Spherification can be carried out using two main techniques: basic spherification and reverse spherification. In basic spherification, a liquid mixed with sodium alginate is dropped into a calcium-containing solution; in reverse spherification, a calcium-containing liquid is dropped into a sodium alginate solution [17]. In both methods, the resulting spheres consist of a gel membrane enclosing a liquid center, creating products that provide a “bursting” effect in the mouth in terms of both taste and texture. This calcium alginate gel, in spherical form, is referred to by different names such as caviar, ravioli, or beads, depending on its size and application [18]. In this study, these structures are referred to as caviar-like hydrogel beads. The literature reports that caviar-like products have been developed using the spherification technique from various liquid bases, such as seasoned soy-based sauces (mentsuyu), coffee extracts, and melanin-free squid ink [19,20,21]. In addition, the alginate spherification method has also been used to produce egg analogs or faux caviars as substitutes for fish roes, including those of carp, sturgeon, and flying fish [22,23,24]. However, to the best of our knowledge, no study has examined the encapsulation of meat-based broths, particularly chicken broth, using this technique. This gap highlights the novelty of the present work.
Chicken broth is a valuable food component that is widely used in traditional cuisines and is notable for its rich nutritional profile. Due to its characteristic flavor and aroma, it is highly appreciated as a culinary ingredient worldwide [25,26]. It is commonly utilized as a versatile liquid flavoring agent in soups, pilafs, and various Turkish dishes, particularly in sauce preparation. However, its liquid form presents certain limitations in terms of shelf life, portability, and convenience of use. To overcome these limitations, the development of alternative carrier systems may enable more stable and functional applications of chicken broth across different food matrices.
To the best of our knowledge, this is the first study to investigate caviar-like chicken broth hydrogel beads (CBHBs) prepared using ionic gelation with calcium alginate-based systems. Additionally, it is the first to simultaneously evaluate the effects of calcium lactate concentration (1%, 2.5%, and 5%) and post-gelation holding time (0, 30, and 60 min) on the physicochemical, textural, and sensory properties of the hydrogel beads. In this regard, the study aims to contribute both to formulation development and to molecular gastronomy–based product designs within the scope of functional food applications.

Data records
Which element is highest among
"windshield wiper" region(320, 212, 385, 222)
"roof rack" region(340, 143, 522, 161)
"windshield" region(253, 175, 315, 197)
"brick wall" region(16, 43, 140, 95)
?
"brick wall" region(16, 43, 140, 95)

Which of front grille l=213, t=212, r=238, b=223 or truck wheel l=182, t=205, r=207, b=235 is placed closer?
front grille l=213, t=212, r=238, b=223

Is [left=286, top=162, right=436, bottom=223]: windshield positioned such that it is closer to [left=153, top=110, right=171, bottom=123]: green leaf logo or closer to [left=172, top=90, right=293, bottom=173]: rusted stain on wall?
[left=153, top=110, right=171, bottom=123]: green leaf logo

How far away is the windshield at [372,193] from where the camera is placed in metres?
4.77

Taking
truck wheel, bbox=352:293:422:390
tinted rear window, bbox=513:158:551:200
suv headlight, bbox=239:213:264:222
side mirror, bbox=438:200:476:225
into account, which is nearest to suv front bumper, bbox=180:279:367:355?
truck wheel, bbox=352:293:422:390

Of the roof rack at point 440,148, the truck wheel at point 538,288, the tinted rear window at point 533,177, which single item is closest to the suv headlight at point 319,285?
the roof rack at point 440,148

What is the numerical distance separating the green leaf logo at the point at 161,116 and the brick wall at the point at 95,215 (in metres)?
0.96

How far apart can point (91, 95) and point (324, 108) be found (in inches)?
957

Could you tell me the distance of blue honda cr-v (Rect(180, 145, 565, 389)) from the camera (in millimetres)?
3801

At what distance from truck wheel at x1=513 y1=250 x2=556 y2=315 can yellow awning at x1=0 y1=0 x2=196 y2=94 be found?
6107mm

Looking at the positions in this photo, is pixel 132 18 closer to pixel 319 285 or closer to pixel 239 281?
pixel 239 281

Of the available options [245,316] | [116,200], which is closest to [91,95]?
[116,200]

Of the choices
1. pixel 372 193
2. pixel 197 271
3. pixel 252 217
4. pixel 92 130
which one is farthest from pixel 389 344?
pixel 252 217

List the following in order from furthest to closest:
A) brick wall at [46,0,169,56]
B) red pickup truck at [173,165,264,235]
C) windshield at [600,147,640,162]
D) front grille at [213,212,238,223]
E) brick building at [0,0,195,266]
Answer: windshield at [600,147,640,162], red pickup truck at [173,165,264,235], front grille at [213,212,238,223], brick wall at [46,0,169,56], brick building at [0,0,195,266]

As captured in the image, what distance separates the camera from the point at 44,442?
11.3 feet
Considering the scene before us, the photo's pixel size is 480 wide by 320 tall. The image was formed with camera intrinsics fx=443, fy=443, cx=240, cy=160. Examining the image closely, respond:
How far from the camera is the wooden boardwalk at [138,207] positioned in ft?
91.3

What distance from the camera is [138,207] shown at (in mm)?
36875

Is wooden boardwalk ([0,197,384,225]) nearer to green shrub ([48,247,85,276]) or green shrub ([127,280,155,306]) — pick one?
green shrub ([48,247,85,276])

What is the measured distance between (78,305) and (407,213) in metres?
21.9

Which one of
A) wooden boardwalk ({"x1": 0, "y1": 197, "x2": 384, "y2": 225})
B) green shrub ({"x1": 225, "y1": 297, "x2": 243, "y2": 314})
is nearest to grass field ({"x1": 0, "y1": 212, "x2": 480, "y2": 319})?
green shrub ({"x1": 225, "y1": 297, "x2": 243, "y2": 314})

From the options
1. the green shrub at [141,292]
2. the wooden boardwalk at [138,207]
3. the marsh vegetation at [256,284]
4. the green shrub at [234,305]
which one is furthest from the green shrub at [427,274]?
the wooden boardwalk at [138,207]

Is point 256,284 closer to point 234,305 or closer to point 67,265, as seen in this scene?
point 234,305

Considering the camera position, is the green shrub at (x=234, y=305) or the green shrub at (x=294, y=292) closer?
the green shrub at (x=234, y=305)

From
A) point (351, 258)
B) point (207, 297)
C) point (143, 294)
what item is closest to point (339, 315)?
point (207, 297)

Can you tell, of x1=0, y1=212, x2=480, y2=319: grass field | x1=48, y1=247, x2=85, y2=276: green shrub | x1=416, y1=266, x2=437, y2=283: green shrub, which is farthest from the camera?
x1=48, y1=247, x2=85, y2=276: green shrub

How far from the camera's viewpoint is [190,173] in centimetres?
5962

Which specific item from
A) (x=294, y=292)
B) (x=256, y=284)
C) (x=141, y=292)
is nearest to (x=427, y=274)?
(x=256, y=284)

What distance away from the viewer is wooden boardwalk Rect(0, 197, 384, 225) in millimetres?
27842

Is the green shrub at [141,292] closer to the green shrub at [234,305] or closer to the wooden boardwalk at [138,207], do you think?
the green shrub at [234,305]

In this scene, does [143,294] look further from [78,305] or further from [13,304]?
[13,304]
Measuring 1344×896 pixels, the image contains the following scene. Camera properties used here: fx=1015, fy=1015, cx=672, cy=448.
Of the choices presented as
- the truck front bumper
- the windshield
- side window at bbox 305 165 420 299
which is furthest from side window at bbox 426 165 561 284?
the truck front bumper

SET TASKS:
A – Which calcium lactate concentrations does the spherification passage say the study evaluated?
B – Identify every line in the rows that contains the string "building", matching case exactly, and copy each of those lines.

COMPLETE ANSWERS:
A – 1%, 2.5%, and 5%.

B –
E) brick building at [0,0,195,266]
Answer: windshield at [600,147,640,162], red pickup truck at [173,165,264,235], front grille at [213,212,238,223], brick wall at [46,0,169,56], brick building at [0,0,195,266]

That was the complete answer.